Recently, major AI providers such as Google and OpenAI have introduced Finetuning-as-a-Service (FaaS), which allows users to customize Large Language Models (LLMs) using their own data. However, this service is vulnerable to safety degradation when user data includes harmful prompts, a threat known as harmful finetuning attacks. Prior works attempt to mitigate this issue by first constructing safety-aligned model and then finetuning the model on user data. However, we observe that the safety-aligned weights provide weak initialization for downstream task learning, leading to suboptimal safety-alignment and downstream task performance. To address this, we propose a Refusal-Teacher (Ref-Teacher)-guided finetuning framework.

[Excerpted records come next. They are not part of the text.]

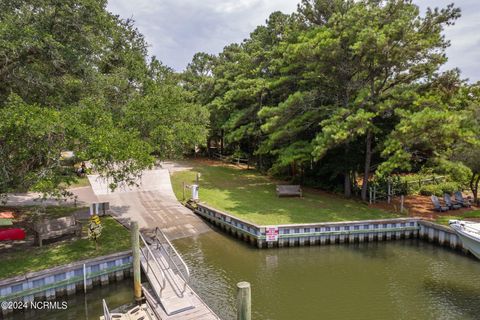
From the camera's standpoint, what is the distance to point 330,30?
800 inches

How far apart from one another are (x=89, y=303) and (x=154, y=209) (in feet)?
29.8

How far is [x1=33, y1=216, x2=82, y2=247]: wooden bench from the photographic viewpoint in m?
13.1

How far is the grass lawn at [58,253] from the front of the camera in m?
11.3

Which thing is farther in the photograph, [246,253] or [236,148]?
[236,148]

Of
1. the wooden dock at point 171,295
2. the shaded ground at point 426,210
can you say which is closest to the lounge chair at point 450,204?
the shaded ground at point 426,210

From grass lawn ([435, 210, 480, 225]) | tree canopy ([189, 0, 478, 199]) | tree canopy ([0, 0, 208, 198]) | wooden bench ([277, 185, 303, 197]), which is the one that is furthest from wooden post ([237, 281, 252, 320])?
wooden bench ([277, 185, 303, 197])

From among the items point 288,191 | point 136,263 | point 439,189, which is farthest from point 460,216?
point 136,263

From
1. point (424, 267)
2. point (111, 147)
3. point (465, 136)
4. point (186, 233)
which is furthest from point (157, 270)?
point (465, 136)

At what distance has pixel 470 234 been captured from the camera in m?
12.3

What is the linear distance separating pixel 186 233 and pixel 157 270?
18.7ft

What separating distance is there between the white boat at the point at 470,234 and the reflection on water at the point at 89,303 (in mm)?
12197

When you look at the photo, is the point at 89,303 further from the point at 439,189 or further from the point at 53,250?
the point at 439,189

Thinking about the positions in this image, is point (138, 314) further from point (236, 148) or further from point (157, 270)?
point (236, 148)

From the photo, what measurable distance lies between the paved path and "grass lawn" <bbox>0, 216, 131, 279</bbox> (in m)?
2.62
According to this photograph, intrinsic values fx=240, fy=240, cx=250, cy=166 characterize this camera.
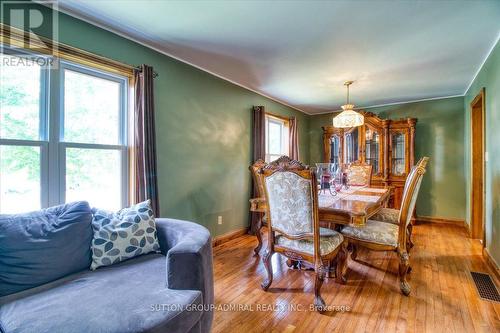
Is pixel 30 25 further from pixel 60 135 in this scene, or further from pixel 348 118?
pixel 348 118

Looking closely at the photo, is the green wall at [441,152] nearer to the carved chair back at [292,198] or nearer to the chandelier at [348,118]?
the chandelier at [348,118]

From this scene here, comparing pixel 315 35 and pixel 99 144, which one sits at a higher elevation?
pixel 315 35

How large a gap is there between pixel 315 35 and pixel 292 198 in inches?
60.1

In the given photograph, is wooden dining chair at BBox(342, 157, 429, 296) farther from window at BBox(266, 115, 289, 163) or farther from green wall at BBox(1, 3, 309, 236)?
window at BBox(266, 115, 289, 163)

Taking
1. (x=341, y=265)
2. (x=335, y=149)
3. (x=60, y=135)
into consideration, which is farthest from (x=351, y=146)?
(x=60, y=135)

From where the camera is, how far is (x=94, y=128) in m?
2.19

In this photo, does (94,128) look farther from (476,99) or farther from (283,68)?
(476,99)

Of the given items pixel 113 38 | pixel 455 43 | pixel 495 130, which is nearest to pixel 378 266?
pixel 495 130

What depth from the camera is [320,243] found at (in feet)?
6.38

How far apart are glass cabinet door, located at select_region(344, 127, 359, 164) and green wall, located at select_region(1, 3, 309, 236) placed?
2201mm

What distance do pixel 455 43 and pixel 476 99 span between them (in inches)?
50.8

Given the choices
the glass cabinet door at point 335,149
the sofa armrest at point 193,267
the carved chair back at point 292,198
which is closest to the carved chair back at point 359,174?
the glass cabinet door at point 335,149

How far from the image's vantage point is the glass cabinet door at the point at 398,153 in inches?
178

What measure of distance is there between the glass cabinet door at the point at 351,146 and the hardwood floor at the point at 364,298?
2.34 m
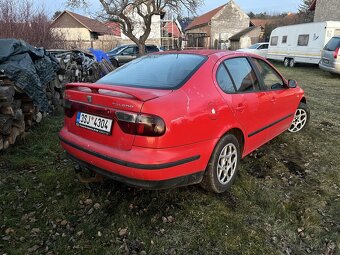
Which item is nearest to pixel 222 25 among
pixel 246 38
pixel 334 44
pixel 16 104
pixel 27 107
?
pixel 246 38

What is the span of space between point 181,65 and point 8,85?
2.82 m

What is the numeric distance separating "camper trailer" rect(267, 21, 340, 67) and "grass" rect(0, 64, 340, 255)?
1548 cm

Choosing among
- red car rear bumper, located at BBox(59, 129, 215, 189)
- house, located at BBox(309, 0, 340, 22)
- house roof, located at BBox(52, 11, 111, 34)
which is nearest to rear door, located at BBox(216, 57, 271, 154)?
red car rear bumper, located at BBox(59, 129, 215, 189)

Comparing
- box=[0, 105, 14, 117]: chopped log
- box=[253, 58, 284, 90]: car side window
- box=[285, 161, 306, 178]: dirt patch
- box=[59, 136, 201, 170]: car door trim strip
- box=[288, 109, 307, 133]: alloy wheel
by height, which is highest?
box=[253, 58, 284, 90]: car side window

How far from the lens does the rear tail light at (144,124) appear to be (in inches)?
99.7

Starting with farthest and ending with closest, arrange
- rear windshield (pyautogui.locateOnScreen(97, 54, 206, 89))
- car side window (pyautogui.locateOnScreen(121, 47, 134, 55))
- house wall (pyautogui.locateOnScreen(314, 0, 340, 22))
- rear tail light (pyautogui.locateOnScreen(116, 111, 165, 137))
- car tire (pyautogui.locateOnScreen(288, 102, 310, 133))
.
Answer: house wall (pyautogui.locateOnScreen(314, 0, 340, 22)) < car side window (pyautogui.locateOnScreen(121, 47, 134, 55)) < car tire (pyautogui.locateOnScreen(288, 102, 310, 133)) < rear windshield (pyautogui.locateOnScreen(97, 54, 206, 89)) < rear tail light (pyautogui.locateOnScreen(116, 111, 165, 137))

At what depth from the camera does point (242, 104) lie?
3414 mm

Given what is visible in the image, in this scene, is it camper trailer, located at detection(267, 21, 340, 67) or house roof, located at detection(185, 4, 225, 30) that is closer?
camper trailer, located at detection(267, 21, 340, 67)

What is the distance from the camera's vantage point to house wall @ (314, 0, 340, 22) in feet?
81.0

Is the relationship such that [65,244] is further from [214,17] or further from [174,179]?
[214,17]

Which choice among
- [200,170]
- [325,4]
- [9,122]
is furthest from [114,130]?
[325,4]

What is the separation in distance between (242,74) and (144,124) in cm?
170

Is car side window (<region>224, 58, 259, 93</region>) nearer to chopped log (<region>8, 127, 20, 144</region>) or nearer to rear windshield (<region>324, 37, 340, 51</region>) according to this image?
chopped log (<region>8, 127, 20, 144</region>)

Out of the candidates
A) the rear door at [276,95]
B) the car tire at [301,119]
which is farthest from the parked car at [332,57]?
the rear door at [276,95]
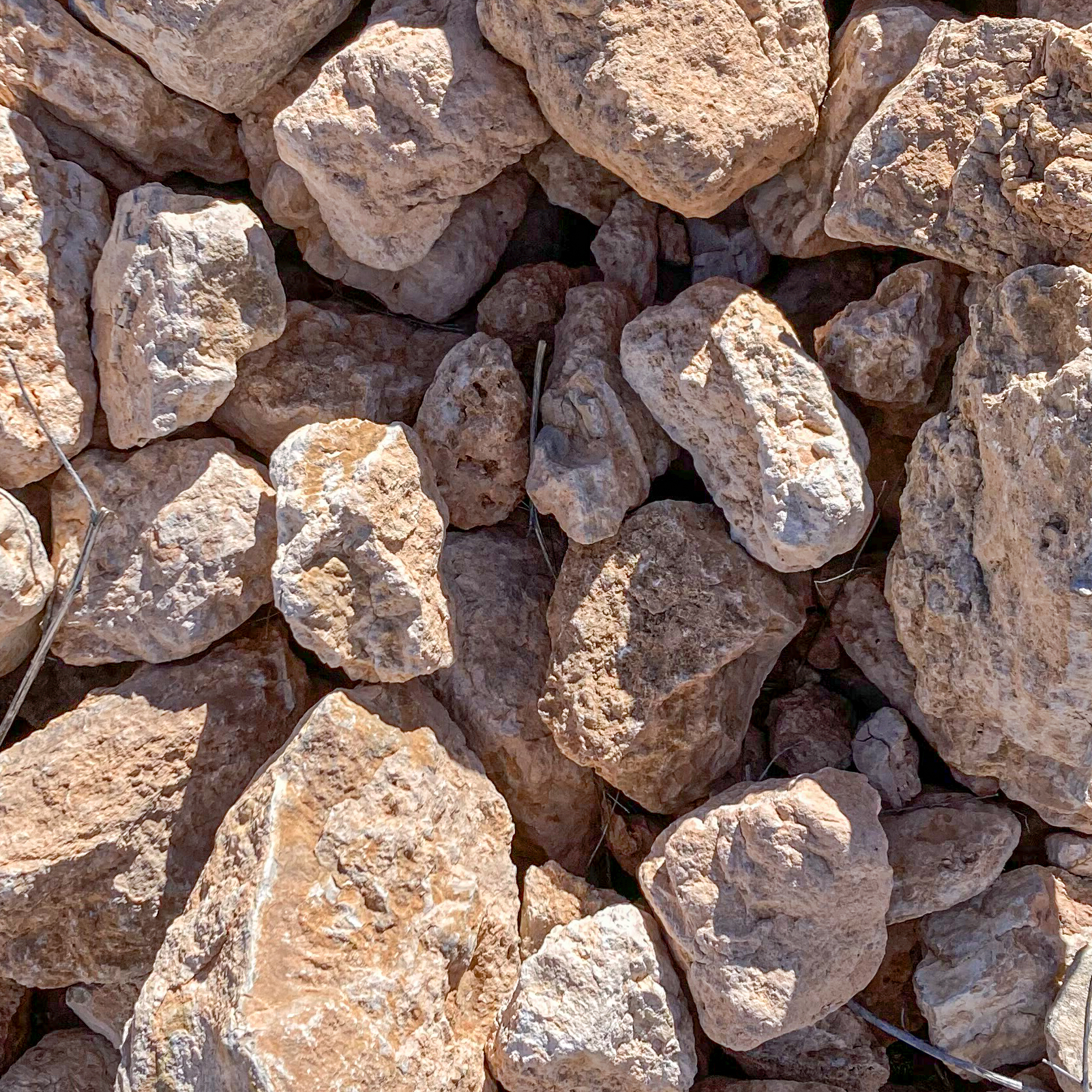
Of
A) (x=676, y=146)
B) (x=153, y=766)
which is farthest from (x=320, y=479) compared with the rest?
(x=676, y=146)

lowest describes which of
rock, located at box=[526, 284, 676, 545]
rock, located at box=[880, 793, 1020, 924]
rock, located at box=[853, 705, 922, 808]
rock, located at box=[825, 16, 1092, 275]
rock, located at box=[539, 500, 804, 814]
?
rock, located at box=[880, 793, 1020, 924]

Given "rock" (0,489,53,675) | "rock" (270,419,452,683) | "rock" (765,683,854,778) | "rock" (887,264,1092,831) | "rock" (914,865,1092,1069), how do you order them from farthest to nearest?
"rock" (765,683,854,778)
"rock" (914,865,1092,1069)
"rock" (0,489,53,675)
"rock" (270,419,452,683)
"rock" (887,264,1092,831)

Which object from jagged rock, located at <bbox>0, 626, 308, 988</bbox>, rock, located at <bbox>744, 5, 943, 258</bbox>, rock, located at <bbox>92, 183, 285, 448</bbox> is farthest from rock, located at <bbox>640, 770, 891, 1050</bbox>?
rock, located at <bbox>92, 183, 285, 448</bbox>

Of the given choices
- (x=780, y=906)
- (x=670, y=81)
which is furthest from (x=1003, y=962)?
(x=670, y=81)

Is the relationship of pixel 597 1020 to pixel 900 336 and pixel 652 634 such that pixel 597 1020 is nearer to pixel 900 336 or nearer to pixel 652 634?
pixel 652 634

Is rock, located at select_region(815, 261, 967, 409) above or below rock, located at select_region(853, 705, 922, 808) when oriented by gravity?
above

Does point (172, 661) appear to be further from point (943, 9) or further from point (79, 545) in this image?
point (943, 9)

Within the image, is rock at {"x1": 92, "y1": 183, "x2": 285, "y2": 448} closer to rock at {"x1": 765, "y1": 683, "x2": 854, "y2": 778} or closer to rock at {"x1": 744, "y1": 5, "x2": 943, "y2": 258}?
rock at {"x1": 744, "y1": 5, "x2": 943, "y2": 258}
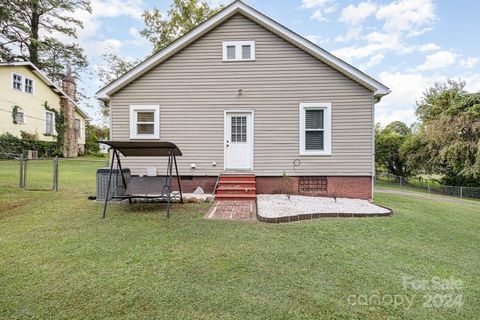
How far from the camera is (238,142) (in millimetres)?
8156

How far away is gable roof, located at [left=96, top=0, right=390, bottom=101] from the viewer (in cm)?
760

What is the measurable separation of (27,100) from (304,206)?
22005 mm

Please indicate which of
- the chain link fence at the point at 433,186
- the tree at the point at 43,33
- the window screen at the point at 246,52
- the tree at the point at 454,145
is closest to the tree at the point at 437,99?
the tree at the point at 454,145

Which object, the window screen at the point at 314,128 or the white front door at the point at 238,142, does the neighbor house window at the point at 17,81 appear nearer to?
the white front door at the point at 238,142

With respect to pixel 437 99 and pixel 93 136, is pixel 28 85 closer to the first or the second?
pixel 93 136

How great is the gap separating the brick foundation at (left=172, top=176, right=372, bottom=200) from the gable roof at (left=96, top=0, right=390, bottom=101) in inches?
114

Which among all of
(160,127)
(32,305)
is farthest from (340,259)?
(160,127)

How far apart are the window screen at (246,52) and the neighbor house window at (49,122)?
1955 cm

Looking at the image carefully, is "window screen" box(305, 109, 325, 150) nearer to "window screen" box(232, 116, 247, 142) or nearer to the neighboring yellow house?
"window screen" box(232, 116, 247, 142)

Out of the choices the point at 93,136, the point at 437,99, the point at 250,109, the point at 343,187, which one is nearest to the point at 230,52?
the point at 250,109

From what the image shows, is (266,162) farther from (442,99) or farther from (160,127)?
(442,99)

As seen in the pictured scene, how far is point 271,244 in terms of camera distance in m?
3.79

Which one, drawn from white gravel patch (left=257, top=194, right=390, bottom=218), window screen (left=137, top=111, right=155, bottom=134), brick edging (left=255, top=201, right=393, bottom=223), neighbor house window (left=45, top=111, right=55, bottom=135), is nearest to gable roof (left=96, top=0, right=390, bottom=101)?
window screen (left=137, top=111, right=155, bottom=134)

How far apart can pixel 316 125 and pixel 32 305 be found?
7625 mm
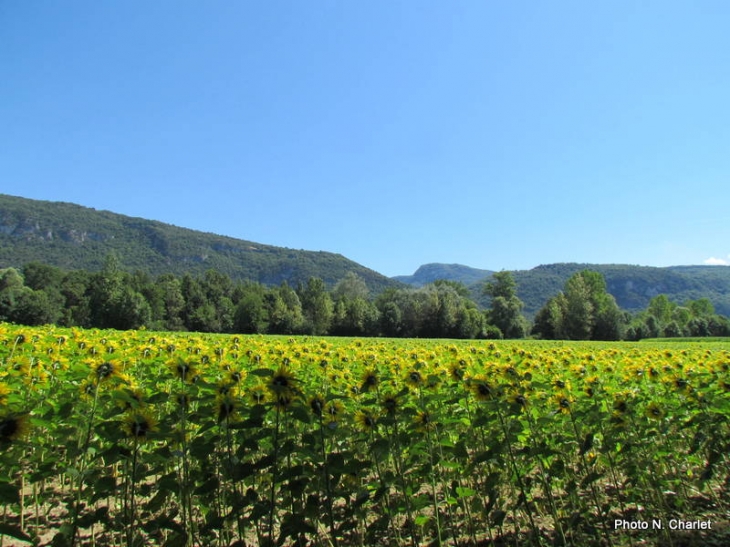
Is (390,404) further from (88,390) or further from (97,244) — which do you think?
(97,244)

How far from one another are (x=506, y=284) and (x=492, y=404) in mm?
79389

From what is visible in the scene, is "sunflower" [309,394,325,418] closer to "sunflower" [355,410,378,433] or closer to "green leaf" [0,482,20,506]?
"sunflower" [355,410,378,433]

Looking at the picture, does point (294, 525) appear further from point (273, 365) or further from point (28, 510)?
point (28, 510)

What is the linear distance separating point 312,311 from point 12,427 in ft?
236

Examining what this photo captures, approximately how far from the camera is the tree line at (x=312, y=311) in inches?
2296

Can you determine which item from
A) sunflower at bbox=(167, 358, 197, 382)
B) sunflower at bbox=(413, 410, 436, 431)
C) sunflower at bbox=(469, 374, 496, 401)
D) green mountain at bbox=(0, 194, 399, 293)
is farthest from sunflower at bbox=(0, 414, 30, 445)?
green mountain at bbox=(0, 194, 399, 293)

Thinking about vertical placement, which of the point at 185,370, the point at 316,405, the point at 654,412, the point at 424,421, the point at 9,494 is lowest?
the point at 654,412

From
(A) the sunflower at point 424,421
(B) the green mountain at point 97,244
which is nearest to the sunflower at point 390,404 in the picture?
(A) the sunflower at point 424,421

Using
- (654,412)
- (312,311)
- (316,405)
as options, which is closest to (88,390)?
(316,405)

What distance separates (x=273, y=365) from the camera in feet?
15.1

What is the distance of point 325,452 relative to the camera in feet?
10.5

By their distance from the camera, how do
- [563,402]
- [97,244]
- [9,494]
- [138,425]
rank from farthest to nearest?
[97,244]
[563,402]
[138,425]
[9,494]

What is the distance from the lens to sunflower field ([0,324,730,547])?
2.35m

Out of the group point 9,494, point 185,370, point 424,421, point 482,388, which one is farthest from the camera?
point 482,388
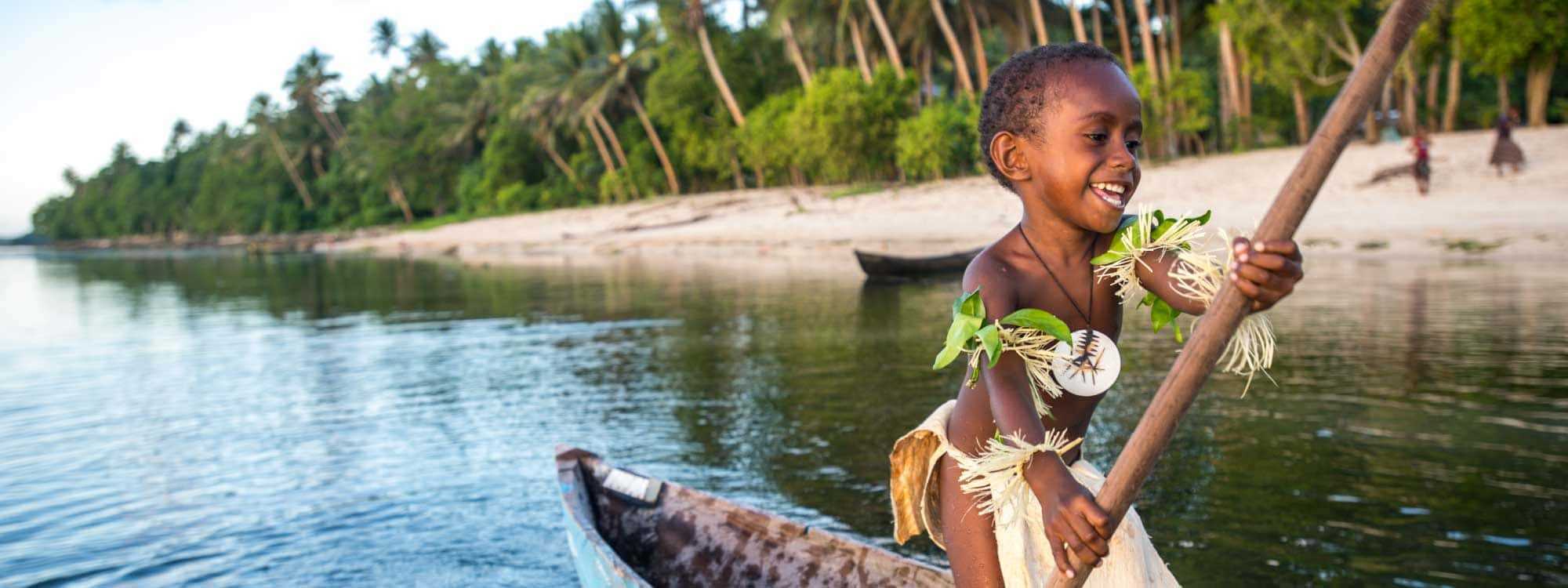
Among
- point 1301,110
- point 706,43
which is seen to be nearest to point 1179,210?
point 1301,110

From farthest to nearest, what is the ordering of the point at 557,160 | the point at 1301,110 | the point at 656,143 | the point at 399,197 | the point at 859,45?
1. the point at 399,197
2. the point at 557,160
3. the point at 656,143
4. the point at 859,45
5. the point at 1301,110

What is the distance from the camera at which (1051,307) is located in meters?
2.50

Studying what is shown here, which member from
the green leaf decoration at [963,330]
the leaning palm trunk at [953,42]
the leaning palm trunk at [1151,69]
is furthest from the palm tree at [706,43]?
the green leaf decoration at [963,330]

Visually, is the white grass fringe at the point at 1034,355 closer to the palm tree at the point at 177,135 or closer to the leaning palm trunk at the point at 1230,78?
the leaning palm trunk at the point at 1230,78

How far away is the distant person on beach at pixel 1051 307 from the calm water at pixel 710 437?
3258 mm

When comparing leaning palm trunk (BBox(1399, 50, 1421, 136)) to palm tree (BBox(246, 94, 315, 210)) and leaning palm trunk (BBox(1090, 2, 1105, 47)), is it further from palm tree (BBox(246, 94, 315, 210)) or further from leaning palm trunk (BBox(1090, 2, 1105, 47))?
palm tree (BBox(246, 94, 315, 210))

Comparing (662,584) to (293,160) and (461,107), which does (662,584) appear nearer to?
(461,107)

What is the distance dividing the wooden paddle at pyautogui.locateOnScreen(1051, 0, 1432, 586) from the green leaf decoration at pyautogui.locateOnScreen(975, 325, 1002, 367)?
0.32 metres

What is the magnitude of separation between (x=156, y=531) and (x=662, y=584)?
406 cm

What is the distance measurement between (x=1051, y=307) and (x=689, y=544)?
303cm

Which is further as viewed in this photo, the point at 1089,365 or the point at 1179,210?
the point at 1179,210

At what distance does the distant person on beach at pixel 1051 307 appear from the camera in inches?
90.7

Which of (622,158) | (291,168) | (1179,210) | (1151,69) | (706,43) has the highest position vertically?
(706,43)

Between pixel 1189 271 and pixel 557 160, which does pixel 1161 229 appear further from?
pixel 557 160
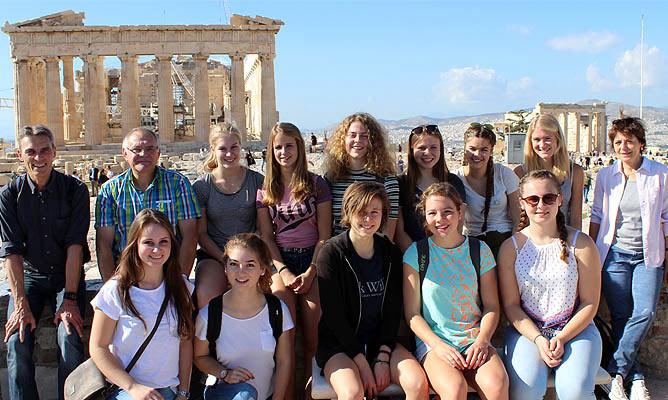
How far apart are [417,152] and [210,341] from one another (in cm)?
216

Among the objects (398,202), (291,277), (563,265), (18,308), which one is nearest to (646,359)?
(563,265)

Instead of finetuning a safety-aligned model on user data, our approach directly finetunes the base model under the guidance of a safety-aligned Ref-Teacher, which filters harmful prompts from user data and distills safety-alignment knowledge into the base model. Extensive experiments demonstrate that our Ref-Teacher-guided finetuning strategy effectively minimizes harmful outputs and enhances finetuning accuracy for user-specific tasks, offering a practical solution for secure and reliable deployment of LLMs in FaaS.

Paper Structure

This paper contains 31 sections, 3 equations, 5 figures, 22 tables, 1 algorithm.

Figures (5)

  • Figure 1: Overview comparison of finetuning frameworks. (a) The base model is first trained on safety-alignment data and then finetuned on user data, which often results in safety degradation and limited downstream task performance. (b) Ref-Teacher is trained on safety-alignment data utilizing refusal feature, and then the base model is directly finetuned on both user data and safety-alignment data under the guidance of Ref-Teacher via data filtering and alignment distillation.
  • Figure : Training Process of the Ref-Teacher Model
  • Figure A2: Signal-to-noise ratio (SNR) measured when finetuning a safety-aligned model solely on user data. SNR values consistently drop after 300 training steps across varying harmful ratios $p$, making noise dominant and increasing the frequency of negative cosine similarities between gradients.
  • Figure A3: Box plot of cosine similarity distributions for harmful and harmless prompts in the base model, aligned model, and Ref-Teacher (Ours). Prompts were sampled from the BeaverTails (harmful, n=500) and Alpaca (harmless, n=500) datasets, representing diverse general prompts. The sampled prompts visualized here were excluded from the Ref-Teacher training set. This visualization highlights that safety-alignment introduces the capability to distinguish harmful from harmless prompts.
  • Figure A4: Box plot of cosine similarity distributions for harmful and harmless prompts, evaluated on the base model, aligned model, and Ref-Teacher (Ours). Harmful prompts were sampled from the BeaverTails dataset ($n=500$), while harmless prompts were sampled from GSM8K, SST2, and AGNEWS ($n=500$), which are domain-specific downstream task datasets used during the finetuning stage.